Par une décision du 21 octobre 2011 (SA Financière SNOP DUNOIS), le Conseil d’État apporte des précisions intéressantes sur l’information qui doit impérativement être donnée par l’administration fiscale à la société mère d’un groupe intégré en cas de rectification de la base imposable d’une société membre de ce groupe.

L’administration doit, avant la mise en recouvrement, informer la société mère des redressements apportés au résultat déclaré par la société membre du groupe, en récapitulant les conséquences financières sur le résultat d’ensemble. Le Conseil d’État précise que la seule indication des modifications apportées aux résultats individuels déclarés par la filiale entache la procédure d’irrégularité.

Au cas d’espèce, l’administration fiscale avait mis à la charge de la SA FINANCIERE SNOP DUNOIS, société mère intégrante, des cotisations supplémentaires d’impôt sur les sociétés au titre des exercices clos de 1996 à 1999 en conséquence des redressements apportés aux résultats de sa filiale intégrée la SA SNOP à la suite d’une vérification de comptabilité.
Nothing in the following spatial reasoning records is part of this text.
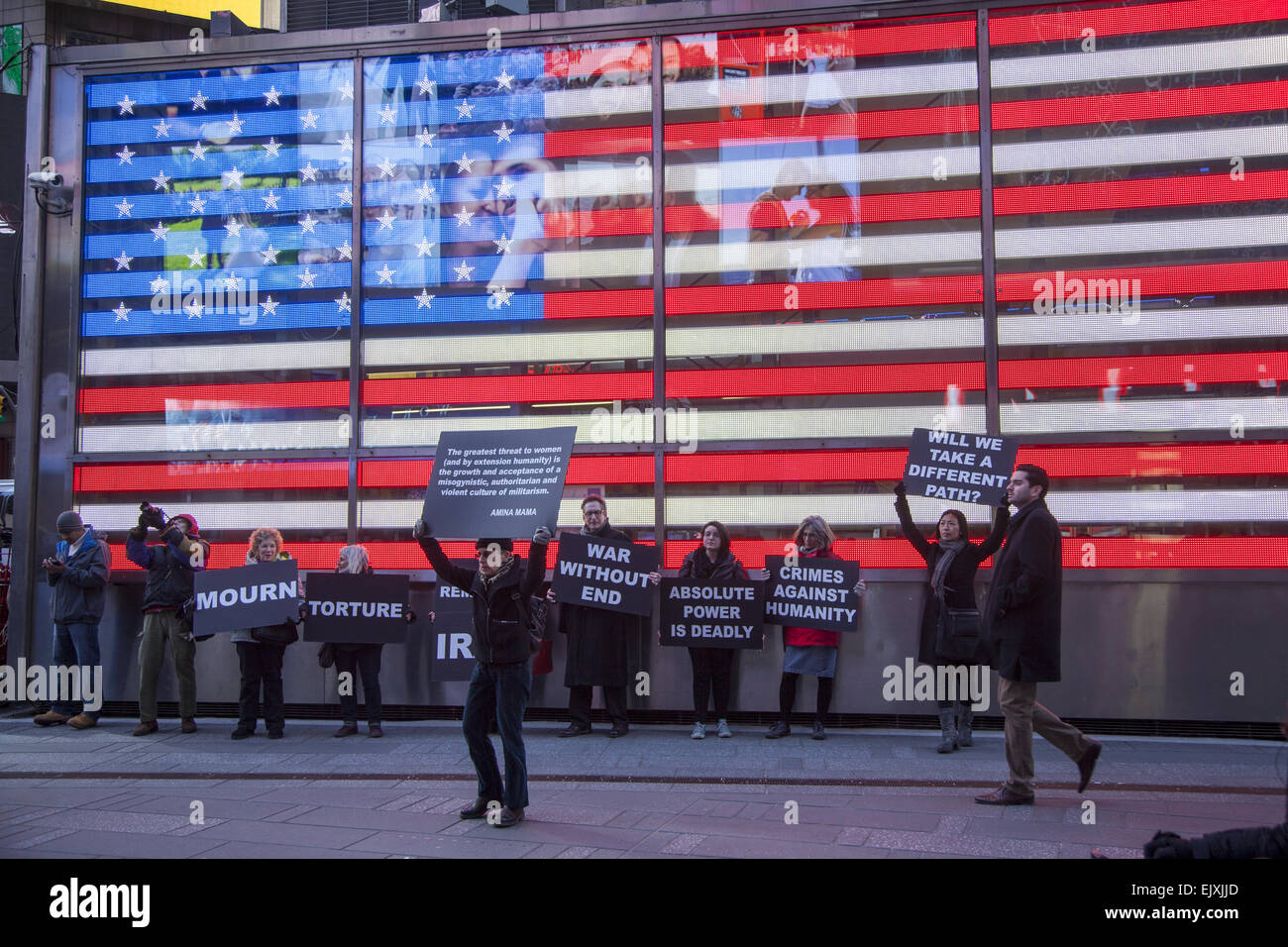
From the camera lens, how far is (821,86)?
11.5 m

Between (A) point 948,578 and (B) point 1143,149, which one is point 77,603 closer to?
(A) point 948,578

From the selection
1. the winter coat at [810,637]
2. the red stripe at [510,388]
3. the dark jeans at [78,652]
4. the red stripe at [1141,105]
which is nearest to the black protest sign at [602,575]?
the winter coat at [810,637]

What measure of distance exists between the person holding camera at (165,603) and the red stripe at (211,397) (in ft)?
5.09

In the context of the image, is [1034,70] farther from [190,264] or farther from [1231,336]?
[190,264]

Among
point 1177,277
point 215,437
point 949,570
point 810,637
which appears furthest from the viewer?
point 215,437

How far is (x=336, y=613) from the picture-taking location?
10.6 meters

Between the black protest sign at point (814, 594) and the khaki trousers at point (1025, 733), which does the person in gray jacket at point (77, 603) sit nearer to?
the black protest sign at point (814, 594)

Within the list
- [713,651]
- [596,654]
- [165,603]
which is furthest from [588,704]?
[165,603]

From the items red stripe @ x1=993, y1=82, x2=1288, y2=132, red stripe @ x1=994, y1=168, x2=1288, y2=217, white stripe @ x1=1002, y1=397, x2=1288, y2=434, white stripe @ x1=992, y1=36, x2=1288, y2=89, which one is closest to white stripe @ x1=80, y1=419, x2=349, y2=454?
white stripe @ x1=1002, y1=397, x2=1288, y2=434

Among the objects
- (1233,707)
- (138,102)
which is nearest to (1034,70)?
(1233,707)

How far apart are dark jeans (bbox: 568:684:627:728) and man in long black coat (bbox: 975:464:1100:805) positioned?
12.3 ft

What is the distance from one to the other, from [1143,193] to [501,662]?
304 inches

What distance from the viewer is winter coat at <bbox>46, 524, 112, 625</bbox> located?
11078 mm
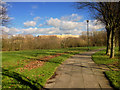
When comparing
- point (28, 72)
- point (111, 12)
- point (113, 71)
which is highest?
point (111, 12)

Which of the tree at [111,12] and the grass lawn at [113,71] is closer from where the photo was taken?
the grass lawn at [113,71]

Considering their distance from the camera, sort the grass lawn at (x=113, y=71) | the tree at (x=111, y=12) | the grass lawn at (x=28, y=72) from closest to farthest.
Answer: the grass lawn at (x=113, y=71)
the grass lawn at (x=28, y=72)
the tree at (x=111, y=12)

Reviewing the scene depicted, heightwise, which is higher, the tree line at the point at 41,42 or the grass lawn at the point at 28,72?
the tree line at the point at 41,42

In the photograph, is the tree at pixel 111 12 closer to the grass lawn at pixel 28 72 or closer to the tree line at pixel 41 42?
the grass lawn at pixel 28 72

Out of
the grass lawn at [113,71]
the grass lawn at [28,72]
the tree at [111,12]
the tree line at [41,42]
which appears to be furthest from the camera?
the tree line at [41,42]

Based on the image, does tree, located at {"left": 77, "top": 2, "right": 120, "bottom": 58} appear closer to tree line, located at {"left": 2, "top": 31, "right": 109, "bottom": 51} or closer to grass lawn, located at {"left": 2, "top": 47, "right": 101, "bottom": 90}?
grass lawn, located at {"left": 2, "top": 47, "right": 101, "bottom": 90}

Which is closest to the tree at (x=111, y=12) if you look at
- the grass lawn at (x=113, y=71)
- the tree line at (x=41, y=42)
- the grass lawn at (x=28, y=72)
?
the grass lawn at (x=113, y=71)

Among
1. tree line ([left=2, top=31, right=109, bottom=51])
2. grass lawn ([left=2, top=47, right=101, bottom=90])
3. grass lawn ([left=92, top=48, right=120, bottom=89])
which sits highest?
tree line ([left=2, top=31, right=109, bottom=51])

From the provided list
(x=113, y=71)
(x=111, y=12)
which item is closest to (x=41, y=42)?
(x=111, y=12)

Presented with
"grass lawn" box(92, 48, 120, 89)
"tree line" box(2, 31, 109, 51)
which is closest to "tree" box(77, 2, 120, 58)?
"grass lawn" box(92, 48, 120, 89)

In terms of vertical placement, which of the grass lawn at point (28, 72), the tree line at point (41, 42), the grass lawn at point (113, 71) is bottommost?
the grass lawn at point (28, 72)

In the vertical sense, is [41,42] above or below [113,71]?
above

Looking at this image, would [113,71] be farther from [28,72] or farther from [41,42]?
[41,42]

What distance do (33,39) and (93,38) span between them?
23.8 meters
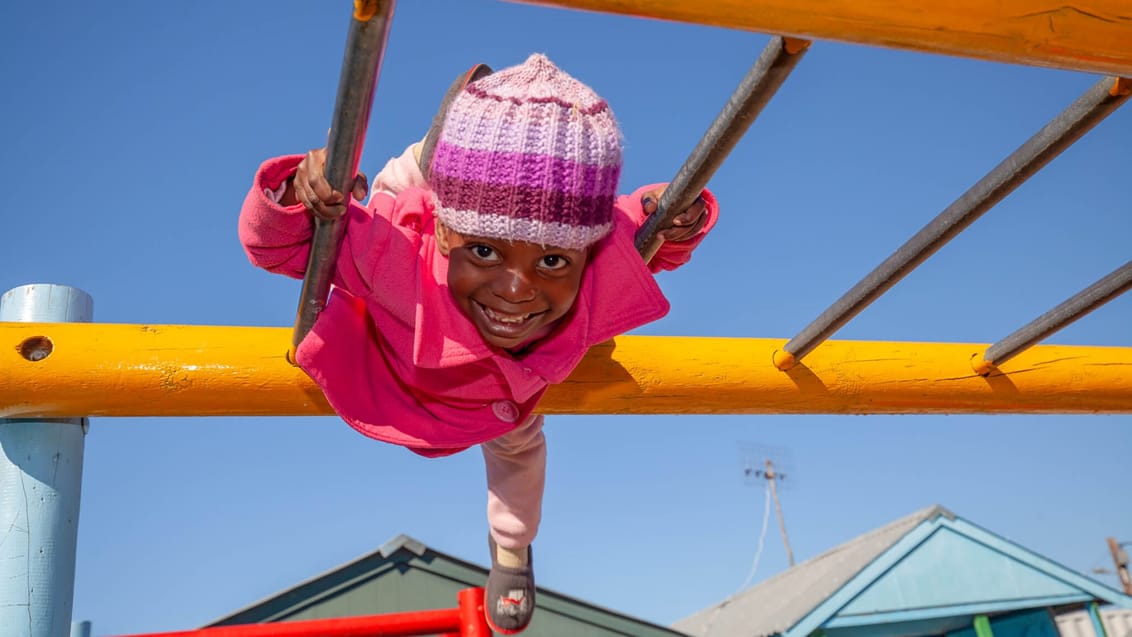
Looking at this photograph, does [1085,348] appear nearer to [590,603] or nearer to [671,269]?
[671,269]

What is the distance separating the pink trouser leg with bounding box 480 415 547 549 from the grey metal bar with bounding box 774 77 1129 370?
0.61 m

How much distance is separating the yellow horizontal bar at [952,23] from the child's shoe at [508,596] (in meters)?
1.54

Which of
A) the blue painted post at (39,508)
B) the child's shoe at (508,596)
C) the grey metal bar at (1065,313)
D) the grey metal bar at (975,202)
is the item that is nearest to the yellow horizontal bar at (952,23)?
the grey metal bar at (975,202)

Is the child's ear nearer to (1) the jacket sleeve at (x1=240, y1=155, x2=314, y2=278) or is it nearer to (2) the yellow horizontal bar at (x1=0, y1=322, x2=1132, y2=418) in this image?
(1) the jacket sleeve at (x1=240, y1=155, x2=314, y2=278)

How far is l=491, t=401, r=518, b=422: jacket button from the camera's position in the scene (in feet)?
6.24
L’administration s’était contentée d’adresser à la SA FINANCIERE SNOP DUNOIS un tableau chiffré comportant l’indication des modifications apportées aux résultats de la SA SNOP.

La Cour administrative d’appel de Lyon avait estimé que ce tableau suffisait à informer la société mère des conséquences du contrôle sur le résultat du groupe fiscal.

Le Conseil d’Etat censure la décision de la Cour.

Il rappelle, comme il l’avait notamment indiqué dans deux décisions Sté Weil Besançon et France Telecom, que l’information qui doit être donnée à la société mère avant la mise en recouvrement « peut être réduite à une référence aux procédures de redressements qui ont été menées avec les sociétés membres du groupe et à un tableau chiffré qui en récapitule les conséquences sur le résultat d’ensemble, sans qu’il soit nécessaire de reprendre l’exposé de la nature, des motifs et des conséquences de chacun des chefs de redressements concernés ».

Le Conseil d’État précise, au cas d’espèce, que la procédure est irrégulière lorsque l’administration fiscale se contente de porter à la connaissance de la société mère les modifications apportées aux résultats déclarés par la société intégrée, dès lors qu’elle ne récapitule pas les conséquences des redressements notifiés sur le résultat d’ensemble.

On peut se poser la question de l’articulation de cette jurisprudence avec l’article R-256-1 du Livre des procédures fiscales, adopté depuis, selon lequel l’administration fiscale doit adresser à la société mère, préalablement à l’avis de mise en recouvrement, un document l’informant du montant global par impôt des droits, des pénalités et des intérêts de retard dont elle est redevable.

Les entreprises mères d’un groupe fiscal ont intérêt à vérifier la nature de l’information qui leur a été adressée par l’administration fiscale avant la mise en recouvrement, afin de s’assurer que l’obligation d’information a bien été respectée.